Korkmazhan, “Önce Kıbrıslı Türk liderliği tasfiye edilerek Ersin Tatar kayyum olarak atandı. Ardından partilerin iç işlerine müdahaleler gerçekleşti, Meclis işlevsizleştirildi. Şimdi de yerel yönetimler birleştirilme adı altında tek elden yönetilmek isteniyor.

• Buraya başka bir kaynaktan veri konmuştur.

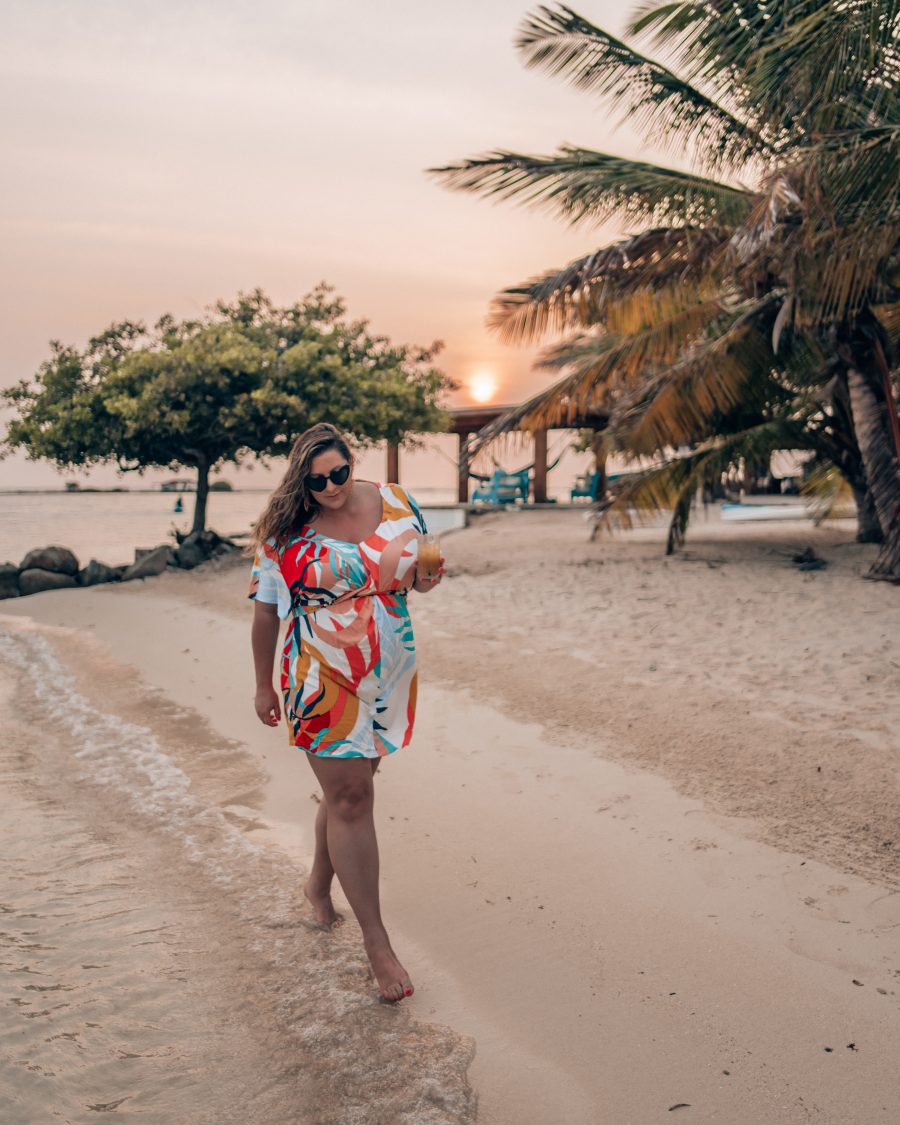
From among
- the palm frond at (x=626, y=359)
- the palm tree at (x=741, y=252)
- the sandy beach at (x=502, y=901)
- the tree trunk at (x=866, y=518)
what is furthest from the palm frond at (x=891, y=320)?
the sandy beach at (x=502, y=901)

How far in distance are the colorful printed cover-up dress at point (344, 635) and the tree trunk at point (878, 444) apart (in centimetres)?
871

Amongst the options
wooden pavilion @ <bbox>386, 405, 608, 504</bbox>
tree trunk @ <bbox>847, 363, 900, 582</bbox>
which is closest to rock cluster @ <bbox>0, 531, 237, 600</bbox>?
wooden pavilion @ <bbox>386, 405, 608, 504</bbox>

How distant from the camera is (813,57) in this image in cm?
644

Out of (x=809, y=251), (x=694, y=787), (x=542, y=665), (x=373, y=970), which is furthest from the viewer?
(x=809, y=251)

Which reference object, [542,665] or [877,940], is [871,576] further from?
[877,940]

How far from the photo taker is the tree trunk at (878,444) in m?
10.2

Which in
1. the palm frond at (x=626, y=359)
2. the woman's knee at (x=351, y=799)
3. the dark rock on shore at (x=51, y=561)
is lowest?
the dark rock on shore at (x=51, y=561)

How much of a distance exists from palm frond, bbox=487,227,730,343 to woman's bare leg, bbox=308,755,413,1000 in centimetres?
806

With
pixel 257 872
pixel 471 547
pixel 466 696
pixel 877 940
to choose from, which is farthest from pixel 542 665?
pixel 471 547

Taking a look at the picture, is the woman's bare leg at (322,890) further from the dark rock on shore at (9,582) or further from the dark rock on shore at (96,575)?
the dark rock on shore at (96,575)

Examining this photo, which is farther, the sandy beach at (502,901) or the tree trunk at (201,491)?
the tree trunk at (201,491)

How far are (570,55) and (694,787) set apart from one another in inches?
318

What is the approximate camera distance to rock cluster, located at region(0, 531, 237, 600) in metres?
14.8

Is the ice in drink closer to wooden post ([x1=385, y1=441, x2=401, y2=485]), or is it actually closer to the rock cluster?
the rock cluster
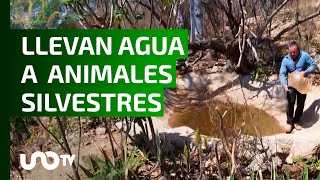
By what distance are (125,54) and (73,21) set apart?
0.67 m

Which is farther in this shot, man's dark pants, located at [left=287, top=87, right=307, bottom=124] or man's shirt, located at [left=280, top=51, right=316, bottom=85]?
man's dark pants, located at [left=287, top=87, right=307, bottom=124]

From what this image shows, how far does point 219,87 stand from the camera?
5.60m

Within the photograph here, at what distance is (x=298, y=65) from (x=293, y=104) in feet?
1.30

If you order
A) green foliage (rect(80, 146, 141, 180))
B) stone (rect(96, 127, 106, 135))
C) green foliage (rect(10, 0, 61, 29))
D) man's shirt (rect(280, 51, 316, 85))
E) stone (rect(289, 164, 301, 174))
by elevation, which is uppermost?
green foliage (rect(10, 0, 61, 29))

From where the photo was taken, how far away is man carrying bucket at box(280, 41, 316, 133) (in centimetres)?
412

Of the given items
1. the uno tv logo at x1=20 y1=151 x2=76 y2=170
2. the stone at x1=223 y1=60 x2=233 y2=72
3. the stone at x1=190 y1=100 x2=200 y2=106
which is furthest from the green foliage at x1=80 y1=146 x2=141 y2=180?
the stone at x1=223 y1=60 x2=233 y2=72

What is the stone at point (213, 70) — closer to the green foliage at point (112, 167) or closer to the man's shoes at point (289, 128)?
the man's shoes at point (289, 128)

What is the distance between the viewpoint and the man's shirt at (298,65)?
162 inches

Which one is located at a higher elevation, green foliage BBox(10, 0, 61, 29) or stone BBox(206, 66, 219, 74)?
green foliage BBox(10, 0, 61, 29)

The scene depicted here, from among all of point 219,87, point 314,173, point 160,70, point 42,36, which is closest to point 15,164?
point 42,36

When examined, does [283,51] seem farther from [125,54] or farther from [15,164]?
[15,164]

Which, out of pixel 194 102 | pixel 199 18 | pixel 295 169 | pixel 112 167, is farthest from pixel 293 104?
pixel 199 18

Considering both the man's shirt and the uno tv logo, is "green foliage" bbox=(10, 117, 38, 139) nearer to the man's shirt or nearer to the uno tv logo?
the uno tv logo

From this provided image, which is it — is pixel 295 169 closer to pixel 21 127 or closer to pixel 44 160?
pixel 44 160
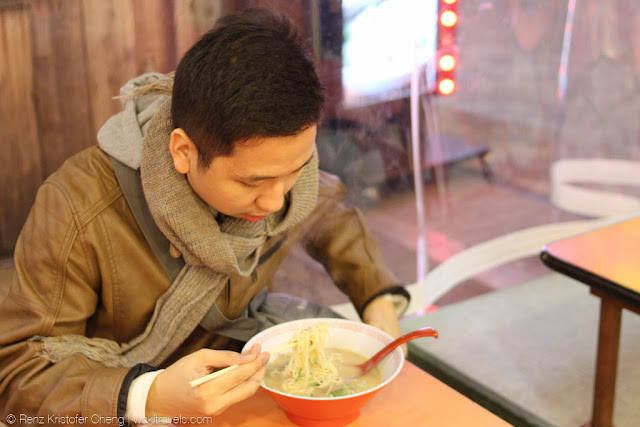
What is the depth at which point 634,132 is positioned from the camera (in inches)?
157

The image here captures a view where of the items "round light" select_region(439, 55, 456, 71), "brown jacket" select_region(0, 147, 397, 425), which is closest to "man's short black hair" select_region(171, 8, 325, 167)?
"brown jacket" select_region(0, 147, 397, 425)

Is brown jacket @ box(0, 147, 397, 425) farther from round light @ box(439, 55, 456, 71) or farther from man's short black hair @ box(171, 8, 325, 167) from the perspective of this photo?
round light @ box(439, 55, 456, 71)

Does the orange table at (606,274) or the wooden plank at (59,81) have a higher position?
the wooden plank at (59,81)

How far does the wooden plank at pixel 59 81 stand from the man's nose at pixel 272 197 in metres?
0.83

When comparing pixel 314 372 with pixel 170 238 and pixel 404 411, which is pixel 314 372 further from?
pixel 170 238

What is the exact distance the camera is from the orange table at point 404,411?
122 cm

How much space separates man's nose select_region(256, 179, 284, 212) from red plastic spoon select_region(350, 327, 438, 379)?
14.2 inches

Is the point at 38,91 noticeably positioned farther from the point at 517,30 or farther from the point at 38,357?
the point at 517,30

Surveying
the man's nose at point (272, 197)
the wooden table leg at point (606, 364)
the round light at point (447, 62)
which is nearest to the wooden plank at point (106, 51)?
the man's nose at point (272, 197)

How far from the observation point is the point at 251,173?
4.02 feet

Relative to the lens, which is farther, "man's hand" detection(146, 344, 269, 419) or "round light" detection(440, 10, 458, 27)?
"round light" detection(440, 10, 458, 27)

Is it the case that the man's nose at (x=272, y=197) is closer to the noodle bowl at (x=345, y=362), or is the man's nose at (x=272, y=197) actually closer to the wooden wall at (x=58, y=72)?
the noodle bowl at (x=345, y=362)

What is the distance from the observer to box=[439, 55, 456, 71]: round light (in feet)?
10.4

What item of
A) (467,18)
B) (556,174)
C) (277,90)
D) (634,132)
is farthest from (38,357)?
(634,132)
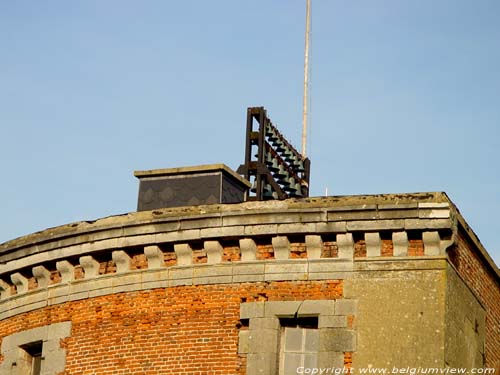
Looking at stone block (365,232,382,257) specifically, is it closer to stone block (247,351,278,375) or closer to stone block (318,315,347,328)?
stone block (318,315,347,328)

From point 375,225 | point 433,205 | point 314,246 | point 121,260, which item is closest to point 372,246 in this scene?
point 375,225

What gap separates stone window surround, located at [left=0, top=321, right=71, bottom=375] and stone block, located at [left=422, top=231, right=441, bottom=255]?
6387 mm

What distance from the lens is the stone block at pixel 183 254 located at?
25391 mm

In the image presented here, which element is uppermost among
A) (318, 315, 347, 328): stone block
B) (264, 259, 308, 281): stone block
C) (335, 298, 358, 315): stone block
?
(264, 259, 308, 281): stone block

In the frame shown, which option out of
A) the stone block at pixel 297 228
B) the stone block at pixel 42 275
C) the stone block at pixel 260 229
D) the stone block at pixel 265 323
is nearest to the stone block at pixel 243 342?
the stone block at pixel 265 323

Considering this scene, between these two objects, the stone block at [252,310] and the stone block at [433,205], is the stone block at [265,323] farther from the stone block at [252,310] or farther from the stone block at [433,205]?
the stone block at [433,205]

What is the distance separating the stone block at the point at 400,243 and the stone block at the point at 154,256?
3974 millimetres

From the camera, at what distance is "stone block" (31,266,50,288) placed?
2703 cm

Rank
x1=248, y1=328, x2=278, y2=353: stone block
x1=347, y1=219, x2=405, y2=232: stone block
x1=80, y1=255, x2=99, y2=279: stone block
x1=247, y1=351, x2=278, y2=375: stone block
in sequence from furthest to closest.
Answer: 1. x1=80, y1=255, x2=99, y2=279: stone block
2. x1=248, y1=328, x2=278, y2=353: stone block
3. x1=247, y1=351, x2=278, y2=375: stone block
4. x1=347, y1=219, x2=405, y2=232: stone block

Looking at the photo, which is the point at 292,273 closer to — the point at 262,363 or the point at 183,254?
the point at 262,363

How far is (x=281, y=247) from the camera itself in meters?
24.8

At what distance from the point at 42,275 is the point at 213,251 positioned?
3.58 meters

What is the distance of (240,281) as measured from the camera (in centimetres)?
2491

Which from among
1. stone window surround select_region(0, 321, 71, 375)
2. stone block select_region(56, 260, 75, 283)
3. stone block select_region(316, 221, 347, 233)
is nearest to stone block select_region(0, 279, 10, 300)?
stone window surround select_region(0, 321, 71, 375)
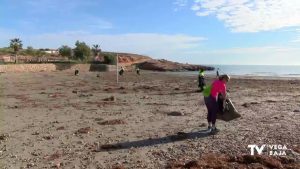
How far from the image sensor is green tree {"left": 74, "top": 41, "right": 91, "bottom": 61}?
11794 centimetres

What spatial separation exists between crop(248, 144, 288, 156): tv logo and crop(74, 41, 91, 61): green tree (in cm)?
10911

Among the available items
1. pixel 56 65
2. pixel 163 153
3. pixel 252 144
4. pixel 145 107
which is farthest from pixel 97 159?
pixel 56 65

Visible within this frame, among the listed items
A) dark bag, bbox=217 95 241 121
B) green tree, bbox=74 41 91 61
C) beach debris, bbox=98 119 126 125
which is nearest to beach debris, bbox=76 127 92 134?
beach debris, bbox=98 119 126 125

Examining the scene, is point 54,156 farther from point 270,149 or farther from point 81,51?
point 81,51

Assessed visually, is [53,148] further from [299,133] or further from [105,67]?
[105,67]

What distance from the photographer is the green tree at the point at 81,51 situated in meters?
118

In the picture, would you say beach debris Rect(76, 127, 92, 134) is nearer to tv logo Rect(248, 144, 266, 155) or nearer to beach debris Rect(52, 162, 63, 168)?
beach debris Rect(52, 162, 63, 168)

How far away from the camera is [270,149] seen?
433 inches

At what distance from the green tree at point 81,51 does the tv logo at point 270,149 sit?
109109 mm

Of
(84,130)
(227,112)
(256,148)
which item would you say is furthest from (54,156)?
(227,112)

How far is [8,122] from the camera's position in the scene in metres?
16.2

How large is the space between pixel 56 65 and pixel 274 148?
8173 cm

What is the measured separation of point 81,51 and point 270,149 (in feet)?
360

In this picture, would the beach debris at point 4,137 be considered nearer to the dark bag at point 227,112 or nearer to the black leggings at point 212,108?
the black leggings at point 212,108
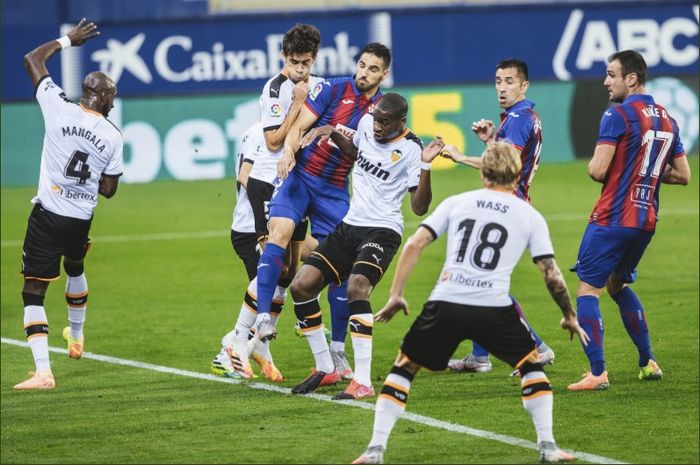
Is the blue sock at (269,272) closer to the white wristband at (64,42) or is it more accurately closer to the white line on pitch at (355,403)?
the white line on pitch at (355,403)

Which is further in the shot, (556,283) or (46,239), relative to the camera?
(46,239)

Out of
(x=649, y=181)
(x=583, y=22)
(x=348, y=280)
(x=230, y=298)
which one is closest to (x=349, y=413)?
(x=348, y=280)

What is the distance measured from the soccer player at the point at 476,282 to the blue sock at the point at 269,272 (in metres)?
2.59

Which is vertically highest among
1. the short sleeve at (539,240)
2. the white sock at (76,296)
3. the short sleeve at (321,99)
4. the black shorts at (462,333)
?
the short sleeve at (321,99)

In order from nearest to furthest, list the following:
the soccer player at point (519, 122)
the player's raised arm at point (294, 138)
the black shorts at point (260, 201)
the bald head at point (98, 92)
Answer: the soccer player at point (519, 122)
the player's raised arm at point (294, 138)
the bald head at point (98, 92)
the black shorts at point (260, 201)

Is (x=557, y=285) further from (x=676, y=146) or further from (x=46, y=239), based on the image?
(x=46, y=239)

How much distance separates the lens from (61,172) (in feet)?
35.8

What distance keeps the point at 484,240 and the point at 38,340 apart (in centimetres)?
468

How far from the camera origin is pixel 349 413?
969cm

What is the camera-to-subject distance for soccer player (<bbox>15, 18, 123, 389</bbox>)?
1084cm

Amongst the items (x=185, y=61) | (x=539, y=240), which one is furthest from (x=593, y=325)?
(x=185, y=61)

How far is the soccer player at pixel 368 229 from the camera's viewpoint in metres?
9.95

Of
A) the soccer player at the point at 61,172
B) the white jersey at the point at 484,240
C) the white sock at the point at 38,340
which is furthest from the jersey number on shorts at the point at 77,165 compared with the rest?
the white jersey at the point at 484,240

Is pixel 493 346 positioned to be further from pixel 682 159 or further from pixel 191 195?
pixel 191 195
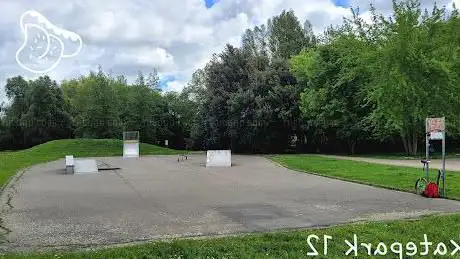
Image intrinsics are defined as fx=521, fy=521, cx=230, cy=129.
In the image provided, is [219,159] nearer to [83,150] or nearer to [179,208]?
[179,208]

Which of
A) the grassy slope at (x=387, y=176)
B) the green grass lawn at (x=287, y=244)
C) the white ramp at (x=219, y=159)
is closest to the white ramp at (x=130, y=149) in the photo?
the white ramp at (x=219, y=159)

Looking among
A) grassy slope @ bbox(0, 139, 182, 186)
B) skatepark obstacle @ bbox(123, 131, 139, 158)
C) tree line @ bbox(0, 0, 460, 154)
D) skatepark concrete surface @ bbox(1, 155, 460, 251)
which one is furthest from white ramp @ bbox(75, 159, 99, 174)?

Çok açık bir şekilde Türkiye’deki tek adam rejimi, Kıbrıs’ın kuzeyinde de Türkiye’dekine benzer bir kayyum rejimi ve biat kültürü oluşturmak istiyor ve en küçük demokratik yönetim anlayışına dahi tahammülü yoktur” dedi.

“İrade ve demokrasiye müdahale çabası olan emekçi ve halk düşmanı bir tasarı”

Bu yasanın aksine Kıbrıs’ı Kıbrıslıların, Lefkoşa’yı Lefkoşalıların, Mağusa’yı Mağusalıların ve Lefke’yi Lefkelilerin yönetmesi gerektiğine, yerel yönetimlerin daha da güçlü hale getirilmesi, yerinden yönetim ve doğrudan demokrasinin önündeki engellerin de kaldırılması gerektiğine dikkat çeken Korkmazhan, diğer yandan ilgili yasanın yine irade ve demokrasiye bir müdahale çabası, emekçi ve halk düşmanı olduğunu, Toplu İş Sözleşmeleri’ni feshetmeyi, yeni ve ağır vergiler uygulamayı ve seçilmiş başkanların yerine kayyumların atanmasına olanak sağlamayı öngördüğünü vurguladı.

Korkmazhan, “Atanmış hükümet yapısının gözümüzün içine baka baka ilgili yasa tasarısını onaylama sürecine koyabilmesi, toplumsal muhalefetin dağınıklığının sonucudur. İlgili yasa tasarısının mecliste onaylanarak, yürürlüğe girmesi durumunda bunun en büyük sorumlusu en geniş güç birliği ve toplumsal muhalefet çabalarına burun kıvırıp, kişisel ve partisel hesap yapanlar olacaktır. Belediye işçileri, halk ve demokratik kitle örgütleri ile birlikte bu dayatma yasa tasarısına karşı mücadele edeceğimizden kimsenin şüphesi olmasın” ifadelerini kullandı.